8. Gelişimsel Koordinasyon Bozukluğu
OSB’li çocuklarda sıkça gözlemlenen motor becerilerde zayıflık, gelişimsel koordinasyon bozukluğu ile karıştırılabilir. Ancak gelişimsel koordinasyon bozukluğu sadece motor becerilerle sınırlı olup, sosyal iletişim ya da bilişsel becerilerde belirgin bir farklılık yaratmaz.
9. Duyusal İşleme Bozuklukları
OSB’li bireylerde sıklıkla duyusal hassasiyetler ya da aşırı duyarlılık gözlemlenir. Örneğin, belirli seslere, dokulara ya da ışıklara karşı aşırı tepki verebilirler. Ancak, bu tür duyusal bozukluklar OSB’nin bir belirtisi olmakla birlikte, tek başına duyusal işleme bozukluğu OSB tanısı için yeterli değildir. Duyusal işleme bozukluğu olan çocuklarda sosyal iletişim bozuklukları görülmeyebilir.

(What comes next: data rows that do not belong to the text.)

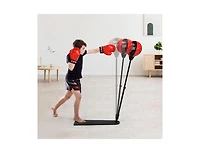 Slickblue Kids Punching Bag with Adjustable Stand and Boxing Gloves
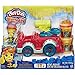 Play-Doh Town Fire Truck - New Firehouse Safety Vehicle Model Toy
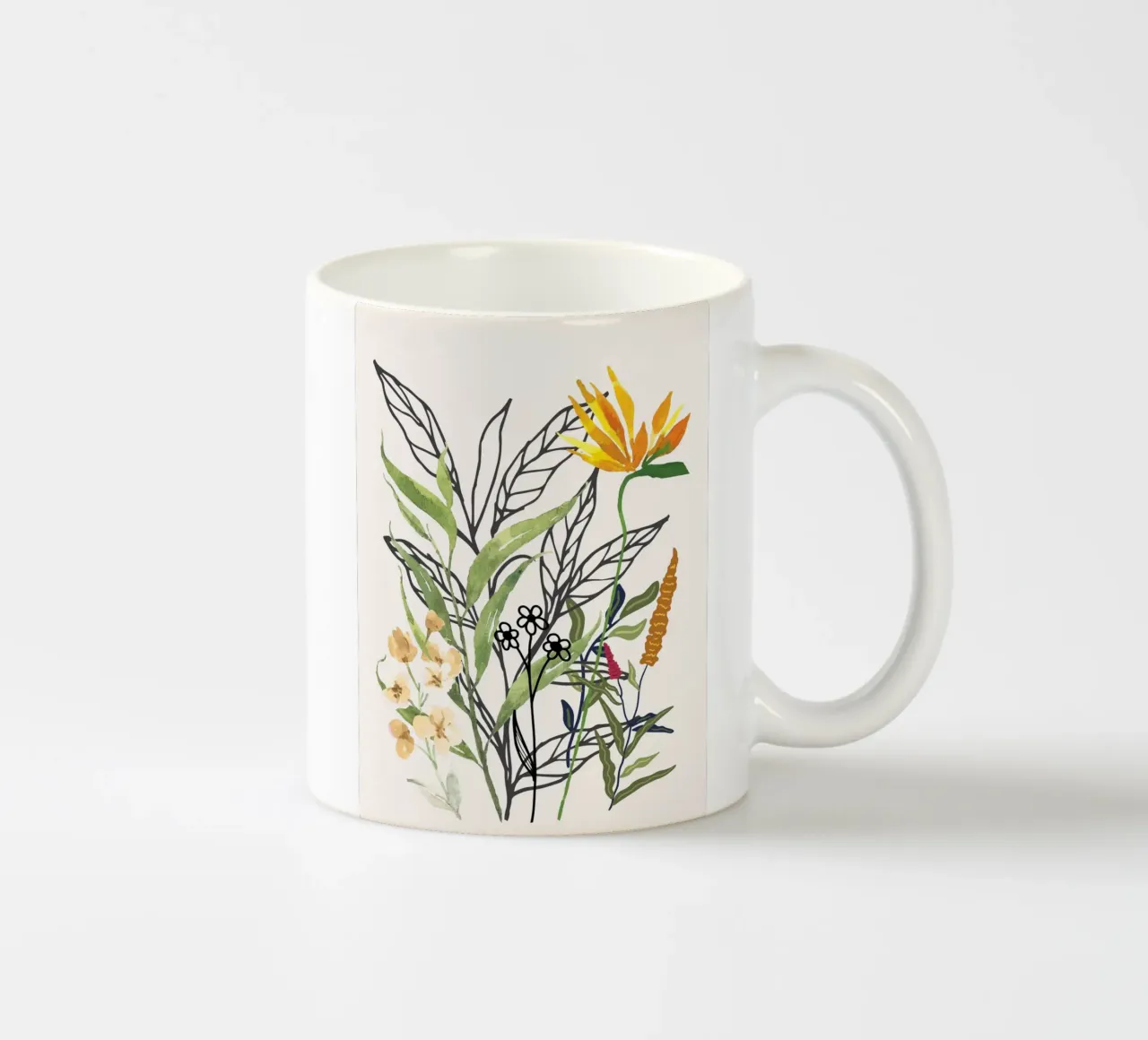 Spring Garden I tazza in ceramica da Nadjaa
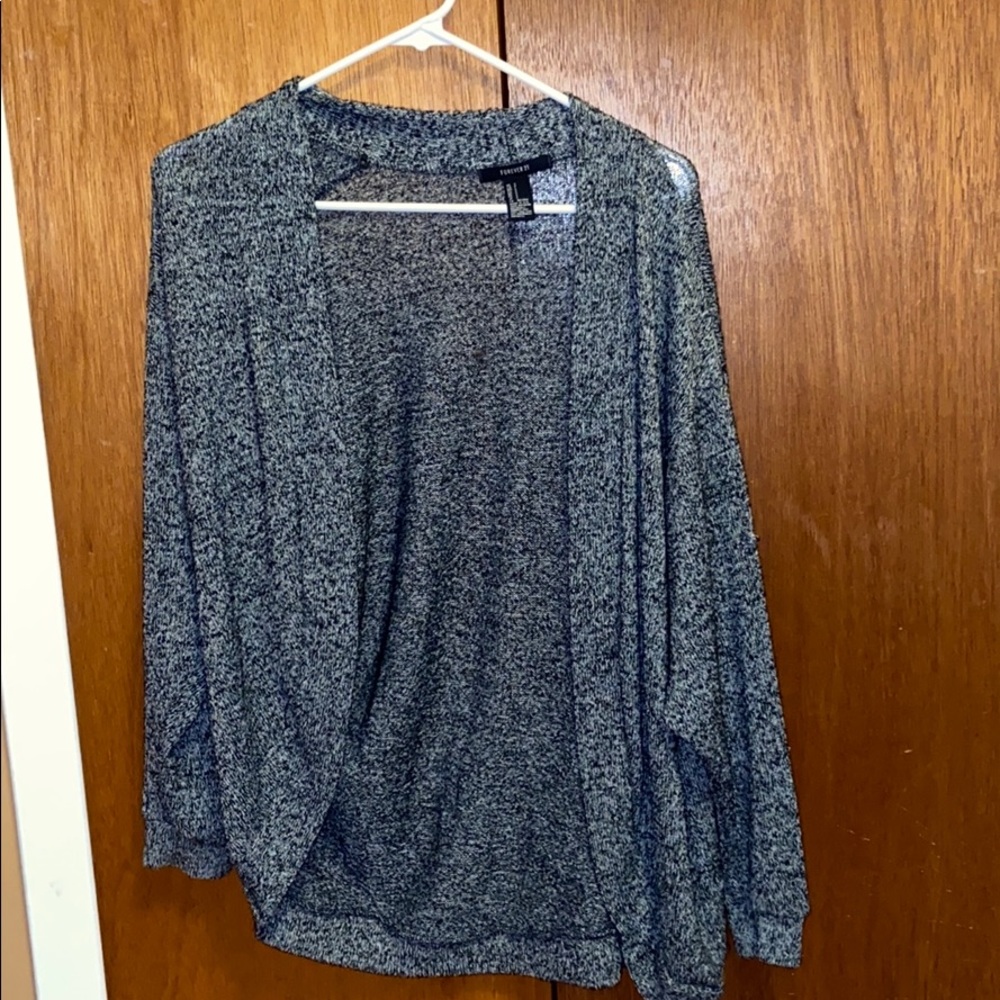 Forever 21 Black/White Cardigan
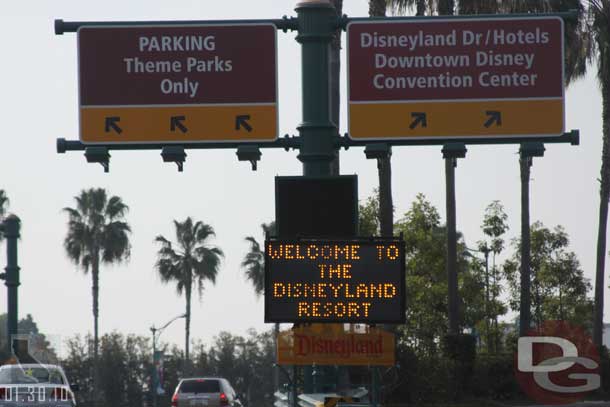 Of course the one day I am not driving the new parking sign was not on.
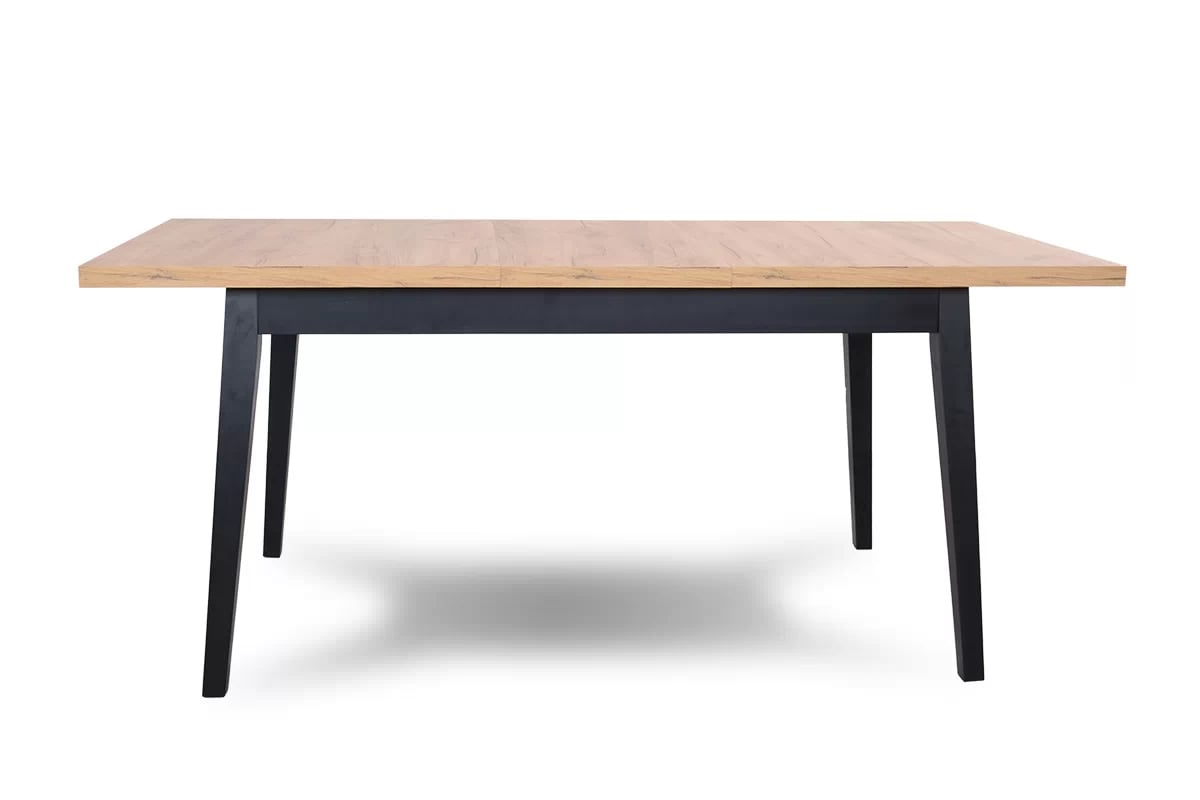 Rozkládací jídelní stůl Paris - 160-200x90 cm Černý laminowany Stůl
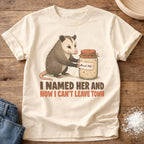 Personalized Can't Leave sourdough graphic on an Ivory Comfort Colors t-shirt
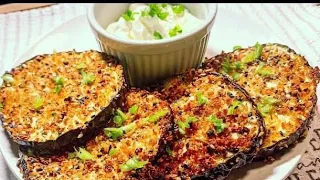 No Meat AIR FRYER Crispy Eggplant | You will love this eggplant recipe #airfryerrecipes  #meatless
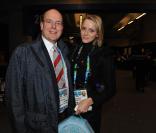 Albert Grimaldi et Charlene Wittstock à Vancouver. Février 2010
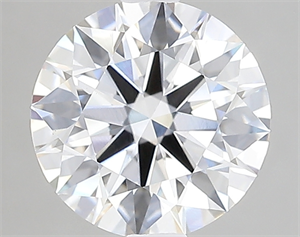Picture of Lab Created Diamond 2.30 Carats, Round with ideal Cut, E Color, vvs2 Clarity and Certified by IGI
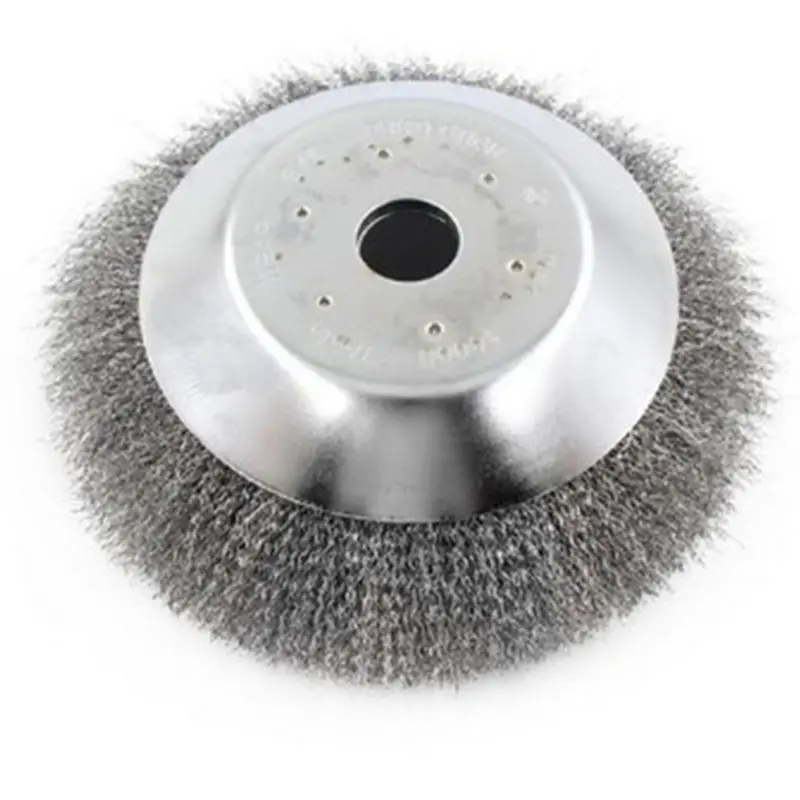 HGHO 6X20cm Trimmer Head Thin Steel Wire Brush Weeding Plate for Lawn Mower Garden Weed Brush Cutter Tools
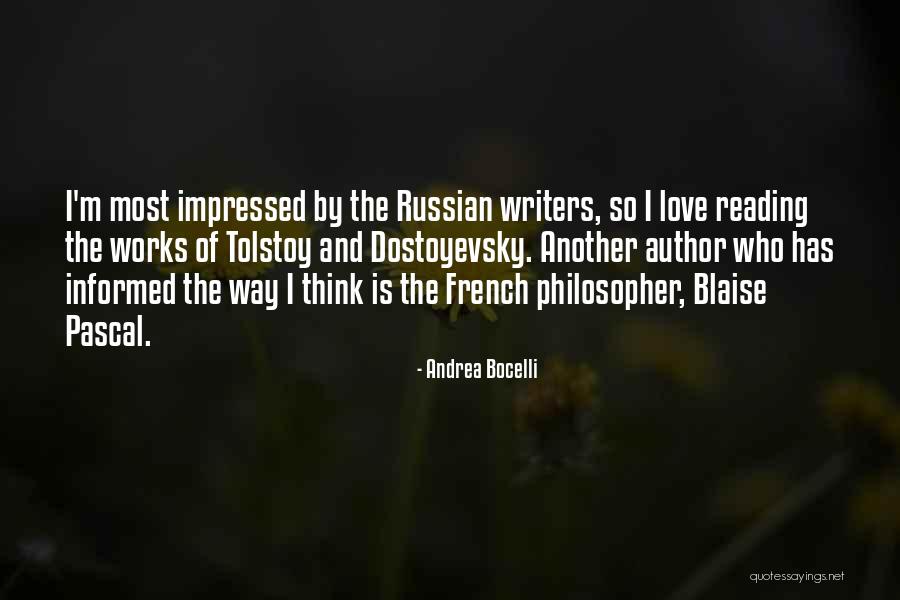 Love By Tolstoy Quotes By Andrea Bocelli Love By Tolstoy Quotes By Andrea Bocelli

10. Ayırıcı Tanı Sürecinin Önemi
Otizm Spektrum Bozukluğu, geniş bir yelpazeye sahip olduğu için, ayırıcı tanı süreci oldukça önemlidir. Her çocuk benzersizdir ve birden fazla nörogelişimsel bozukluğa sahip olabilir. Bu nedenle, çocukların gelişimsel değerlendirmeleri çok boyutlu bir yaklaşımla yapılmalıdır. Uzmanların, sadece belirli semptomlara odaklanmadan, çocuğun genel gelişimini, sosyal etkileşim becerilerini, bilişsel yeteneklerini ve diğer davranış kalıplarını değerlendirmesi gereklidir.
Sonuç:
Otizm Spektrum Bozukluğu (OSB), yaygın olarak göz teması kurmama, konuşma gecikmesi ya da tekrarlayıcı hareketler gibi belirtilerle ilişkilendirilir. Ancak bu belirtiler tek başına OSB için kesin bir tanı oluşturmamaktadır. Ayırıcı tanı süreçleriyle, OSB’nin benzer semptomlar gösteren diğer nörogelişimsel bozukluklarla karıştırılmaması için dikkatli değerlendirmeler yapılmalıdır. Özellikle dil gecikmesi, sosyal kaygı bozukluğu, dikkat eksikliği ve hiperaktivite bozukluğu (DEHB) gibi durumlar ayırt edilmelidir. Doğru bir değerlendirme ile bu çocukların ihtiyaçlarına uygun müdahaleler gerçekleştirilebilir.